Kate's Perspective


Monday, November 25, 2002
While Meg was running 26.2 miles this Sunday, my eBay auction concluded. I made $730! Which I used to buy a sofa. I am an official couch potato now!



Monday, November 18, 2002
I am finally giving up my dream of becoming an Olympic rower. Okay, maybe that dream was a fleeting moment that passed 6 years ago... but I am finally selling my erg and freeing up some storage space. I am also a first time seller on eBay! Click here to view my listing.

For those of you who are wondering how marriage changes a relationship, I will share my experience. Being married signifies to your parents that you are now ready, willing, and anxious to take responsibility for all the accumulated souvenirs of a lifetime: your own lifetime, your spouse's lifetime, your parents' and your spouse's parents' lifetimes. John and I are waging a war on accumulation in our house. I have finally consolidated and labeled our financial records, but my mother's gift of a box of childhood report cards, school reports titled "All About Me!" and dated 1983, is now lurking darkly in the corner, waiting for another Saturday's sifting. Ugh. It sounds like complaining... maybe just a little.




Monday, November 11, 2002
I tried to post on 11/8/02, but my text kept disappearing! All I wanted to say was that despite the lack of a sidebar on my blog, John and I did manage to accomplish most of the to-do list over the last month: there is a new kitchen faucet, the wedding presents are put away, a new-to-us bureau and mirror grace the guest room, and a new-to-us painting hangs over the sofa-- thanks Mom! Thanks Risa!
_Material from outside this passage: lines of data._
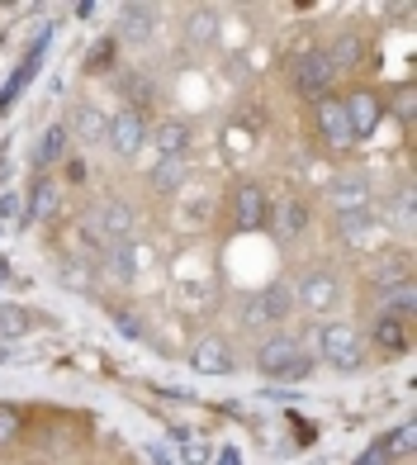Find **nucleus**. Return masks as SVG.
<instances>
[{
    "label": "nucleus",
    "instance_id": "f257e3e1",
    "mask_svg": "<svg viewBox=\"0 0 417 465\" xmlns=\"http://www.w3.org/2000/svg\"><path fill=\"white\" fill-rule=\"evenodd\" d=\"M257 366H261L266 380H304V375L313 371L308 351L295 342V337H270V342H261Z\"/></svg>",
    "mask_w": 417,
    "mask_h": 465
},
{
    "label": "nucleus",
    "instance_id": "f03ea898",
    "mask_svg": "<svg viewBox=\"0 0 417 465\" xmlns=\"http://www.w3.org/2000/svg\"><path fill=\"white\" fill-rule=\"evenodd\" d=\"M318 351H323V361L337 366V371H356L365 361V342L351 323H323L318 328Z\"/></svg>",
    "mask_w": 417,
    "mask_h": 465
},
{
    "label": "nucleus",
    "instance_id": "7ed1b4c3",
    "mask_svg": "<svg viewBox=\"0 0 417 465\" xmlns=\"http://www.w3.org/2000/svg\"><path fill=\"white\" fill-rule=\"evenodd\" d=\"M133 223H138V214H133V204H123V200H100V204L91 209V219H86L91 238L104 242V247L133 238Z\"/></svg>",
    "mask_w": 417,
    "mask_h": 465
},
{
    "label": "nucleus",
    "instance_id": "20e7f679",
    "mask_svg": "<svg viewBox=\"0 0 417 465\" xmlns=\"http://www.w3.org/2000/svg\"><path fill=\"white\" fill-rule=\"evenodd\" d=\"M289 290H295V309H304V313H327L342 300V281L332 271H304Z\"/></svg>",
    "mask_w": 417,
    "mask_h": 465
},
{
    "label": "nucleus",
    "instance_id": "39448f33",
    "mask_svg": "<svg viewBox=\"0 0 417 465\" xmlns=\"http://www.w3.org/2000/svg\"><path fill=\"white\" fill-rule=\"evenodd\" d=\"M327 200H332L337 214H356V209H370L374 185H370L365 172H337V176L327 181Z\"/></svg>",
    "mask_w": 417,
    "mask_h": 465
},
{
    "label": "nucleus",
    "instance_id": "423d86ee",
    "mask_svg": "<svg viewBox=\"0 0 417 465\" xmlns=\"http://www.w3.org/2000/svg\"><path fill=\"white\" fill-rule=\"evenodd\" d=\"M289 76H295V91H299V95H318V100H323L337 72H332V62H327L323 48H308V53L295 57V72H289Z\"/></svg>",
    "mask_w": 417,
    "mask_h": 465
},
{
    "label": "nucleus",
    "instance_id": "0eeeda50",
    "mask_svg": "<svg viewBox=\"0 0 417 465\" xmlns=\"http://www.w3.org/2000/svg\"><path fill=\"white\" fill-rule=\"evenodd\" d=\"M104 143L114 147V157H138L142 143H148V124H142L138 110H119L104 129Z\"/></svg>",
    "mask_w": 417,
    "mask_h": 465
},
{
    "label": "nucleus",
    "instance_id": "6e6552de",
    "mask_svg": "<svg viewBox=\"0 0 417 465\" xmlns=\"http://www.w3.org/2000/svg\"><path fill=\"white\" fill-rule=\"evenodd\" d=\"M266 214H270L266 190H261L257 181H242V185L233 190V228L257 232V228H266Z\"/></svg>",
    "mask_w": 417,
    "mask_h": 465
},
{
    "label": "nucleus",
    "instance_id": "1a4fd4ad",
    "mask_svg": "<svg viewBox=\"0 0 417 465\" xmlns=\"http://www.w3.org/2000/svg\"><path fill=\"white\" fill-rule=\"evenodd\" d=\"M190 371L195 375H233V347H228V337H218V332H208V337H199V342L190 347Z\"/></svg>",
    "mask_w": 417,
    "mask_h": 465
},
{
    "label": "nucleus",
    "instance_id": "9d476101",
    "mask_svg": "<svg viewBox=\"0 0 417 465\" xmlns=\"http://www.w3.org/2000/svg\"><path fill=\"white\" fill-rule=\"evenodd\" d=\"M313 119H318V134L327 138V147H351V143H356L342 95H323V100H318V110H313Z\"/></svg>",
    "mask_w": 417,
    "mask_h": 465
},
{
    "label": "nucleus",
    "instance_id": "9b49d317",
    "mask_svg": "<svg viewBox=\"0 0 417 465\" xmlns=\"http://www.w3.org/2000/svg\"><path fill=\"white\" fill-rule=\"evenodd\" d=\"M100 276L110 285H133L138 281V242L123 238V242H110L100 257Z\"/></svg>",
    "mask_w": 417,
    "mask_h": 465
},
{
    "label": "nucleus",
    "instance_id": "f8f14e48",
    "mask_svg": "<svg viewBox=\"0 0 417 465\" xmlns=\"http://www.w3.org/2000/svg\"><path fill=\"white\" fill-rule=\"evenodd\" d=\"M157 25H161L157 5H142V0L119 5V38H123V44H148V38L157 34Z\"/></svg>",
    "mask_w": 417,
    "mask_h": 465
},
{
    "label": "nucleus",
    "instance_id": "ddd939ff",
    "mask_svg": "<svg viewBox=\"0 0 417 465\" xmlns=\"http://www.w3.org/2000/svg\"><path fill=\"white\" fill-rule=\"evenodd\" d=\"M342 104H346L351 134H356V138H370V134H374V124H380V114H384L380 95L361 86V91H346V95H342Z\"/></svg>",
    "mask_w": 417,
    "mask_h": 465
},
{
    "label": "nucleus",
    "instance_id": "4468645a",
    "mask_svg": "<svg viewBox=\"0 0 417 465\" xmlns=\"http://www.w3.org/2000/svg\"><path fill=\"white\" fill-rule=\"evenodd\" d=\"M148 143L157 147V162L185 157V153H190V143H195V129L185 119H166V124H157V129L148 134Z\"/></svg>",
    "mask_w": 417,
    "mask_h": 465
},
{
    "label": "nucleus",
    "instance_id": "2eb2a0df",
    "mask_svg": "<svg viewBox=\"0 0 417 465\" xmlns=\"http://www.w3.org/2000/svg\"><path fill=\"white\" fill-rule=\"evenodd\" d=\"M337 232H342L351 247H370V242L384 232V223L374 219L370 209H356V214H337Z\"/></svg>",
    "mask_w": 417,
    "mask_h": 465
},
{
    "label": "nucleus",
    "instance_id": "dca6fc26",
    "mask_svg": "<svg viewBox=\"0 0 417 465\" xmlns=\"http://www.w3.org/2000/svg\"><path fill=\"white\" fill-rule=\"evenodd\" d=\"M266 223L276 228V238H299V232L308 228V209L299 204V200H285V204H270V214H266Z\"/></svg>",
    "mask_w": 417,
    "mask_h": 465
},
{
    "label": "nucleus",
    "instance_id": "f3484780",
    "mask_svg": "<svg viewBox=\"0 0 417 465\" xmlns=\"http://www.w3.org/2000/svg\"><path fill=\"white\" fill-rule=\"evenodd\" d=\"M214 38H218V15L208 5H195L190 15H185V44L190 48H214Z\"/></svg>",
    "mask_w": 417,
    "mask_h": 465
},
{
    "label": "nucleus",
    "instance_id": "a211bd4d",
    "mask_svg": "<svg viewBox=\"0 0 417 465\" xmlns=\"http://www.w3.org/2000/svg\"><path fill=\"white\" fill-rule=\"evenodd\" d=\"M104 129H110V114H100L95 104H76L67 134H76L81 143H104Z\"/></svg>",
    "mask_w": 417,
    "mask_h": 465
},
{
    "label": "nucleus",
    "instance_id": "6ab92c4d",
    "mask_svg": "<svg viewBox=\"0 0 417 465\" xmlns=\"http://www.w3.org/2000/svg\"><path fill=\"white\" fill-rule=\"evenodd\" d=\"M148 181H152L157 195H171V190H180L185 181H190V162H185V157H166V162H157L148 172Z\"/></svg>",
    "mask_w": 417,
    "mask_h": 465
},
{
    "label": "nucleus",
    "instance_id": "aec40b11",
    "mask_svg": "<svg viewBox=\"0 0 417 465\" xmlns=\"http://www.w3.org/2000/svg\"><path fill=\"white\" fill-rule=\"evenodd\" d=\"M257 300H261V309H266L270 323H285L289 313H295V290H289V281H270Z\"/></svg>",
    "mask_w": 417,
    "mask_h": 465
},
{
    "label": "nucleus",
    "instance_id": "412c9836",
    "mask_svg": "<svg viewBox=\"0 0 417 465\" xmlns=\"http://www.w3.org/2000/svg\"><path fill=\"white\" fill-rule=\"evenodd\" d=\"M34 328V313L24 309V304H0V342H19V337H24Z\"/></svg>",
    "mask_w": 417,
    "mask_h": 465
},
{
    "label": "nucleus",
    "instance_id": "4be33fe9",
    "mask_svg": "<svg viewBox=\"0 0 417 465\" xmlns=\"http://www.w3.org/2000/svg\"><path fill=\"white\" fill-rule=\"evenodd\" d=\"M67 138H72V134H67V124H53V129L34 143V162H38V166H53L62 153H67Z\"/></svg>",
    "mask_w": 417,
    "mask_h": 465
},
{
    "label": "nucleus",
    "instance_id": "5701e85b",
    "mask_svg": "<svg viewBox=\"0 0 417 465\" xmlns=\"http://www.w3.org/2000/svg\"><path fill=\"white\" fill-rule=\"evenodd\" d=\"M24 214H29L34 223H48V219L57 214V185H53V181H38V185H34Z\"/></svg>",
    "mask_w": 417,
    "mask_h": 465
},
{
    "label": "nucleus",
    "instance_id": "b1692460",
    "mask_svg": "<svg viewBox=\"0 0 417 465\" xmlns=\"http://www.w3.org/2000/svg\"><path fill=\"white\" fill-rule=\"evenodd\" d=\"M403 328H408L403 319H393V313H380V323H374V337H380V347L403 351V347H408V332H403Z\"/></svg>",
    "mask_w": 417,
    "mask_h": 465
},
{
    "label": "nucleus",
    "instance_id": "393cba45",
    "mask_svg": "<svg viewBox=\"0 0 417 465\" xmlns=\"http://www.w3.org/2000/svg\"><path fill=\"white\" fill-rule=\"evenodd\" d=\"M327 62H332V72H337V67H356V62H361V38L356 34H342L337 44H332Z\"/></svg>",
    "mask_w": 417,
    "mask_h": 465
},
{
    "label": "nucleus",
    "instance_id": "a878e982",
    "mask_svg": "<svg viewBox=\"0 0 417 465\" xmlns=\"http://www.w3.org/2000/svg\"><path fill=\"white\" fill-rule=\"evenodd\" d=\"M412 437H417V428H412V422H403V428L384 441V451H389V456H408V451H412Z\"/></svg>",
    "mask_w": 417,
    "mask_h": 465
},
{
    "label": "nucleus",
    "instance_id": "bb28decb",
    "mask_svg": "<svg viewBox=\"0 0 417 465\" xmlns=\"http://www.w3.org/2000/svg\"><path fill=\"white\" fill-rule=\"evenodd\" d=\"M242 328H252V332L270 328V319H266V309H261V300H257V294H252V300H247V309H242Z\"/></svg>",
    "mask_w": 417,
    "mask_h": 465
},
{
    "label": "nucleus",
    "instance_id": "cd10ccee",
    "mask_svg": "<svg viewBox=\"0 0 417 465\" xmlns=\"http://www.w3.org/2000/svg\"><path fill=\"white\" fill-rule=\"evenodd\" d=\"M393 219H399V228L408 232L412 228V185L399 190V200H393Z\"/></svg>",
    "mask_w": 417,
    "mask_h": 465
},
{
    "label": "nucleus",
    "instance_id": "c85d7f7f",
    "mask_svg": "<svg viewBox=\"0 0 417 465\" xmlns=\"http://www.w3.org/2000/svg\"><path fill=\"white\" fill-rule=\"evenodd\" d=\"M62 281H67V290H91L95 271L91 266H62Z\"/></svg>",
    "mask_w": 417,
    "mask_h": 465
},
{
    "label": "nucleus",
    "instance_id": "c756f323",
    "mask_svg": "<svg viewBox=\"0 0 417 465\" xmlns=\"http://www.w3.org/2000/svg\"><path fill=\"white\" fill-rule=\"evenodd\" d=\"M180 304H185V309H208V304H214V285H199V290H180Z\"/></svg>",
    "mask_w": 417,
    "mask_h": 465
},
{
    "label": "nucleus",
    "instance_id": "7c9ffc66",
    "mask_svg": "<svg viewBox=\"0 0 417 465\" xmlns=\"http://www.w3.org/2000/svg\"><path fill=\"white\" fill-rule=\"evenodd\" d=\"M180 456L190 460V465H204L214 451H208V441H199V437H195V441H180Z\"/></svg>",
    "mask_w": 417,
    "mask_h": 465
},
{
    "label": "nucleus",
    "instance_id": "2f4dec72",
    "mask_svg": "<svg viewBox=\"0 0 417 465\" xmlns=\"http://www.w3.org/2000/svg\"><path fill=\"white\" fill-rule=\"evenodd\" d=\"M114 323H119L123 337H142V319H138V313H114Z\"/></svg>",
    "mask_w": 417,
    "mask_h": 465
},
{
    "label": "nucleus",
    "instance_id": "473e14b6",
    "mask_svg": "<svg viewBox=\"0 0 417 465\" xmlns=\"http://www.w3.org/2000/svg\"><path fill=\"white\" fill-rule=\"evenodd\" d=\"M19 432V413L15 409H0V441H10Z\"/></svg>",
    "mask_w": 417,
    "mask_h": 465
},
{
    "label": "nucleus",
    "instance_id": "72a5a7b5",
    "mask_svg": "<svg viewBox=\"0 0 417 465\" xmlns=\"http://www.w3.org/2000/svg\"><path fill=\"white\" fill-rule=\"evenodd\" d=\"M19 209H24V204H19V195H15V190H5V200H0V219H15Z\"/></svg>",
    "mask_w": 417,
    "mask_h": 465
},
{
    "label": "nucleus",
    "instance_id": "f704fd0d",
    "mask_svg": "<svg viewBox=\"0 0 417 465\" xmlns=\"http://www.w3.org/2000/svg\"><path fill=\"white\" fill-rule=\"evenodd\" d=\"M356 465H389V451H384V441H380V447H370Z\"/></svg>",
    "mask_w": 417,
    "mask_h": 465
},
{
    "label": "nucleus",
    "instance_id": "c9c22d12",
    "mask_svg": "<svg viewBox=\"0 0 417 465\" xmlns=\"http://www.w3.org/2000/svg\"><path fill=\"white\" fill-rule=\"evenodd\" d=\"M67 176L72 181H86V162H67Z\"/></svg>",
    "mask_w": 417,
    "mask_h": 465
},
{
    "label": "nucleus",
    "instance_id": "e433bc0d",
    "mask_svg": "<svg viewBox=\"0 0 417 465\" xmlns=\"http://www.w3.org/2000/svg\"><path fill=\"white\" fill-rule=\"evenodd\" d=\"M214 460H218V465H242V456H238V451H218Z\"/></svg>",
    "mask_w": 417,
    "mask_h": 465
},
{
    "label": "nucleus",
    "instance_id": "4c0bfd02",
    "mask_svg": "<svg viewBox=\"0 0 417 465\" xmlns=\"http://www.w3.org/2000/svg\"><path fill=\"white\" fill-rule=\"evenodd\" d=\"M10 176V153H0V181Z\"/></svg>",
    "mask_w": 417,
    "mask_h": 465
},
{
    "label": "nucleus",
    "instance_id": "58836bf2",
    "mask_svg": "<svg viewBox=\"0 0 417 465\" xmlns=\"http://www.w3.org/2000/svg\"><path fill=\"white\" fill-rule=\"evenodd\" d=\"M10 361H15V351H10V347H0V366H10Z\"/></svg>",
    "mask_w": 417,
    "mask_h": 465
}]
</instances>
More exciting is the news that Tiffany and Jon welcomed their new son, Jack, on Monday the 4th-- Tiffany predicted that due date months ago, even though the doctor thought it would be earlier. Congratulations on such a handsome baby! I can't wait to squeeze him in December, when John and I head west for a visit!
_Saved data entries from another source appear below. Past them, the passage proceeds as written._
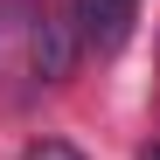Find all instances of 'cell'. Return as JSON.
<instances>
[{
  "instance_id": "obj_1",
  "label": "cell",
  "mask_w": 160,
  "mask_h": 160,
  "mask_svg": "<svg viewBox=\"0 0 160 160\" xmlns=\"http://www.w3.org/2000/svg\"><path fill=\"white\" fill-rule=\"evenodd\" d=\"M70 28H77L84 49L118 56L132 42V28H139V0H70Z\"/></svg>"
},
{
  "instance_id": "obj_2",
  "label": "cell",
  "mask_w": 160,
  "mask_h": 160,
  "mask_svg": "<svg viewBox=\"0 0 160 160\" xmlns=\"http://www.w3.org/2000/svg\"><path fill=\"white\" fill-rule=\"evenodd\" d=\"M77 28H70V14H42L35 21V77L42 84H63V77L77 70Z\"/></svg>"
},
{
  "instance_id": "obj_3",
  "label": "cell",
  "mask_w": 160,
  "mask_h": 160,
  "mask_svg": "<svg viewBox=\"0 0 160 160\" xmlns=\"http://www.w3.org/2000/svg\"><path fill=\"white\" fill-rule=\"evenodd\" d=\"M28 160H84V153H77L70 139H35V146H28Z\"/></svg>"
},
{
  "instance_id": "obj_4",
  "label": "cell",
  "mask_w": 160,
  "mask_h": 160,
  "mask_svg": "<svg viewBox=\"0 0 160 160\" xmlns=\"http://www.w3.org/2000/svg\"><path fill=\"white\" fill-rule=\"evenodd\" d=\"M139 160H160V146H139Z\"/></svg>"
}]
</instances>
Finally, I spent part of Sunday cleaning out the last of my childhood souvenirs from my mother's basement. We added an old silk sampler, a blanket chest, and another mirror to our household, and said goodbye to all my books (only because they are mostly still in print, and I imagine my kids would prefer clean books to my mildewed old paperbacks-- however, I will miss my own original copies of the Narnia series and Anne of Green Gables). In my family, the well-worn, second-tier antiques are plentiful. The years of use are obvious-- knicks and scars abound on wooden surfaces that are split and cracked from years of humidity changes; rips and rot obscure fine needlework on quilts and samplers. After two years at Christie's, I have few illusions about the value of these heirlooms, but I did find a nice passage about patina in our weekly press clippings packet:

As long ago as the 16th century, "the patina of use was a sign and guarantee of standing...It served as a kind of proof of the family's longevity and the duration of their gentle status."
Culture & Consumption, Grant McCracken

In my case, perhaps the two meanings of "gentle" are paradoxical, considering the obvious stresses to the finishes!